Sunday, November 20, 2005

I like being nosy!

I first got hooked on genealogy when my son and daughter were in high school. As Juniors, they were required to diagram their family trees as far back as they could. It was during this time that I discovered how very little I knew about our families. And, it was during this time that I learned to like being nosy.

My daughter used a large sheet of poster board to to illustrate, in four quadrants, each side of my husband's and my families. Some quadrants were covered in data, based on how big the families were, and some quadrants (my dad's) were small because I could not find out very much information. My husband even illustrated the top of the poster board with a lovely tree and a massive root system. (She got an A+ on the project.) The three of us spent countless hours gathering information on folks in our families and what we discovered was amazing.

So, now I was hooked, not on phonics, but on genealogy -- the penultimate art of being nosy. I spent a lot of time and money calling and writing family all over the country over the years trying to coax them into revealing a lot of really personal information. (Some folks were reluctant to speak with me, and others were pleased that I would actually be interested in them and their stories.) I spent a lot of money on a computer program (Family Tree Maker) to document the highly personal information these family members had given me. I spent a lot of money joining Ancestry.Com to have access to their numerous databases. I learned to be a computer sleuth and have discovered ways of gleaning seemingly inconsequential information from a lot of "free" sources on the Internet. I spent a lot of time compiling and entering data into the database all the stories and information that I garnered from every available source. I discovered that the thrill of discovering a small bit of information about a relative, and placing it into the bigger picture (sort of like a jigsaw puzzle), is almost indescribable.

This project has taken me down a path I never would have imagined when I first began more than 15 years ago. I have succeeded in documenting at least eight generations of our families going back into the middle of the 19th Century. I discovered that my husband's paternal great-grandfather was a dictator in Mexico during the late 19th and early 20th centuries. I discovered that my maternal grandparents came from a village in the Ukraine (Kremenchug) on the Dneiper River. I discovered things about relatives that nobody knew (or remembered), such as the child of my great-uncle and great-aunt who died when he was a very small boy.

The pivotal point of my research on my mother's side of the family is when my maternal grandparents got married and came to America.

Clara and Sam, 1902
Kremenchug, Ukraine, Russia

Their story is amazing and everyone in that branch of the family wants to read it. When I first saw Barry Levinson's movie Avalon, I felt he was telling my family's story of coming to America. My grandfather Sam came first, passing through Ellis Island in 1904, followed by Clara and my uncle Max in 1905. They settled in Hammond, Indiana, and had another son and four daughters (including my mother Sara). Sam's brother, my great-uncle Moishe, and his mother Rebekah also came to America around that time and Clara's father, my great-grandfather Judah, followed. There were already relatives in Chicago, but I don't know who they are.

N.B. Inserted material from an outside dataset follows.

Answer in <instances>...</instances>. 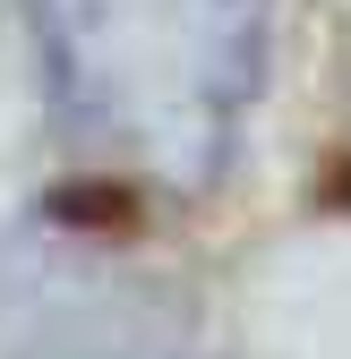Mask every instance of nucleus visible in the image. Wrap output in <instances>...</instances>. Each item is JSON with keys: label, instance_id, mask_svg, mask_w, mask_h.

Sam and Clara, 50th Anniversary, 1952

A high point in our family's history was during my grandparents' 50th Anniversary. Sam and Clara renewed their wedding vows at the Kneseth Israel Synagog in Hammond that my grandfather helped found back in the 1920s and all the family and friends gathered to help them celebrate. We all dressed up, ate a lot of good food, danced, sang, and celebrated a happy life. This event was captured for posterity by the many pictures the photographer took. (Who can forget the moment the photographer snapped the picture of the entire family and my cousin Jerry, standing in the front row, simultaneously pressed the rubber bulb under his arm that released the rubber worm in his bowtie? Priceless.)

Sam and Clara, 60th Anniversary, 1962

My grandparents lived a long time and they left a wonderful legacy for all of us. I feel I am leaving a legacy of my own by telling all our families' stories. After all, if we don't remember for our children and the generations of children to come, who will? The stories of our relatives' lives will be like so much smoke, soon dissipated and forgotten, misty memories down through time.

4 Comments:

At November 20, 2005 4:43 PM, Blogger Alipurr said...

maybe you should write a book....i would buy it...hey that reminds me...do you know where the memory book is for the girls that i gave you to fill in????? I think you should get it out and fill it in some more. I would like some of your memories in your own handwriting for the girls.

 
At November 20, 2005 4:44 PM, Blogger Alipurr said...

Hey, did you like that? I was being nosy, too. Like mother, like daughter, so they say.

 
At November 21, 2005 8:18 AM, Blogger susan said...

I, too, got into genealogy a few years back. I discovered so many interesting things. I put it all into a book and gave it out for Christmas presents to all the family members.

 
At November 23, 2005 3:56 PM, Blogger Trish Milburn said...

Cool story. I got into genealogy for awhile, but I haven't had time to work on it in a long time. After I finish some projects, I need to pull that stuff out. I've got Mom's paternal side traced all the way back to Germany.